◆ ABOUT THIS TASK ◆
For every entry, output the exact wording.

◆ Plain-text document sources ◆
-------------------------
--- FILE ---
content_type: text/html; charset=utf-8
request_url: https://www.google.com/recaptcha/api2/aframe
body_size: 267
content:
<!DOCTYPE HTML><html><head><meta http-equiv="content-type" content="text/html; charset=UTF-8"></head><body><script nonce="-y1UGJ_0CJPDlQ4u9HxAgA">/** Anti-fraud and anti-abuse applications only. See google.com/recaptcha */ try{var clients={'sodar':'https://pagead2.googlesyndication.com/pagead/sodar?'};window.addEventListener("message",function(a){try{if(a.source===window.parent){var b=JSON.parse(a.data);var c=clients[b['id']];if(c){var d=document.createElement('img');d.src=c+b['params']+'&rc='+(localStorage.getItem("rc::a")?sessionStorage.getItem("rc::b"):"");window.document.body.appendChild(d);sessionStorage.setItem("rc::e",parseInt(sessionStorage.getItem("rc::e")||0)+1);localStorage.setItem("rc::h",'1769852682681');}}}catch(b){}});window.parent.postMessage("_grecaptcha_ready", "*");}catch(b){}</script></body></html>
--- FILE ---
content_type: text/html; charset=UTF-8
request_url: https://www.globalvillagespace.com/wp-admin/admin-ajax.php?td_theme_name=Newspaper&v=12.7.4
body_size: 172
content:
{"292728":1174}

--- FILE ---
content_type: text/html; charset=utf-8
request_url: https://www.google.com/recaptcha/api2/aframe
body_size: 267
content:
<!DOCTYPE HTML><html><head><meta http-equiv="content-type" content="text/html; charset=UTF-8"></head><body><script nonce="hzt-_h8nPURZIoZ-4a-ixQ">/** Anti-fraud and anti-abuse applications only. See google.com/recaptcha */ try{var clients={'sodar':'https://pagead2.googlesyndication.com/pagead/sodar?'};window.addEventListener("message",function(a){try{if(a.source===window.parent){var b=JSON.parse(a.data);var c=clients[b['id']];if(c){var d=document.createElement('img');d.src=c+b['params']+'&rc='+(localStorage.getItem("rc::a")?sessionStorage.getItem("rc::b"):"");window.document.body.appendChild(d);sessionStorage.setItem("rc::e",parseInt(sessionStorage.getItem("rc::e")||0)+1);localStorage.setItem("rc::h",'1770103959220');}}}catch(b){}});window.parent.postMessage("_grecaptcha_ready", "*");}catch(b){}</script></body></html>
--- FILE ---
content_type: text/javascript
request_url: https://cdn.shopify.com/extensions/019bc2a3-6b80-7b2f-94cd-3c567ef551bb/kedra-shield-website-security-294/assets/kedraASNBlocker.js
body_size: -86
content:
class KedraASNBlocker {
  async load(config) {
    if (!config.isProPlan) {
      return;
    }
-------------------------
◆ OUTPUT OF THE TASK ◆
--- FILE ---
content_type: text/html; charset=utf-8
request_url: https://www.google.com/recaptcha/api2/aframe
body_size: 267
content:
<!DOCTYPE HTML><html><head><meta http-equiv="content-type" content="text/html; charset=UTF-8"></head><body><script nonce="-y1UGJ_0CJPDlQ4u9HxAgA">/** Anti-fraud and anti-abuse applications only. See google.com/recaptcha */ try{var clients={'sodar':'https://pagead2.googlesyndication.com/pagead/sodar?'};window.addEventListener("message",function(a){try{if(a.source===window.parent){var b=JSON.parse(a.data);var c=clients[b['id']];if(c){var d=document.createElement('img');d.src=c+b['params']+'&rc='+(localStorage.getItem("rc::a")?sessionStorage.getItem("rc::b"):"");window.document.body.appendChild(d);sessionStorage.setItem("rc::e",parseInt(sessionStorage.getItem("rc::e")||0)+1);localStorage.setItem("rc::h",'1769852682681');}}}catch(b){}});window.parent.postMessage("_grecaptcha_ready", "*");}catch(b){}</script></body></html>
--- FILE ---
content_type: text/html; charset=UTF-8
request_url: https://www.globalvillagespace.com/wp-admin/admin-ajax.php?td_theme_name=Newspaper&v=12.7.4
body_size: 172
content:
{"292728":1174}

--- FILE ---
content_type: text/html; charset=utf-8
request_url: https://www.google.com/recaptcha/api2/aframe
body_size: 267
content:
<!DOCTYPE HTML><html><head><meta http-equiv="content-type" content="text/html; charset=UTF-8"></head><body><script nonce="hzt-_h8nPURZIoZ-4a-ixQ">/** Anti-fraud and anti-abuse applications only. See google.com/recaptcha */ try{var clients={'sodar':'https://pagead2.googlesyndication.com/pagead/sodar?'};window.addEventListener("message",function(a){try{if(a.source===window.parent){var b=JSON.parse(a.data);var c=clients[b['id']];if(c){var d=document.createElement('img');d.src=c+b['params']+'&rc='+(localStorage.getItem("rc::a")?sessionStorage.getItem("rc::b"):"");window.document.body.appendChild(d);sessionStorage.setItem("rc::e",parseInt(sessionStorage.getItem("rc::e")||0)+1);localStorage.setItem("rc::h",'1770103959220');}}}catch(b){}});window.parent.postMessage("_grecaptcha_ready", "*");}catch(b){}</script></body></html>
--- FILE ---
content_type: text/javascript
request_url: https://cdn.shopify.com/extensions/019bc2a3-6b80-7b2f-94cd-3c567ef551bb/kedra-shield-website-security-294/assets/kedraASNBlocker.js
body_size: -86
content:
class KedraASNBlocker {
  async load(config) {
    if (!config.isProPlan) {
      return;
    }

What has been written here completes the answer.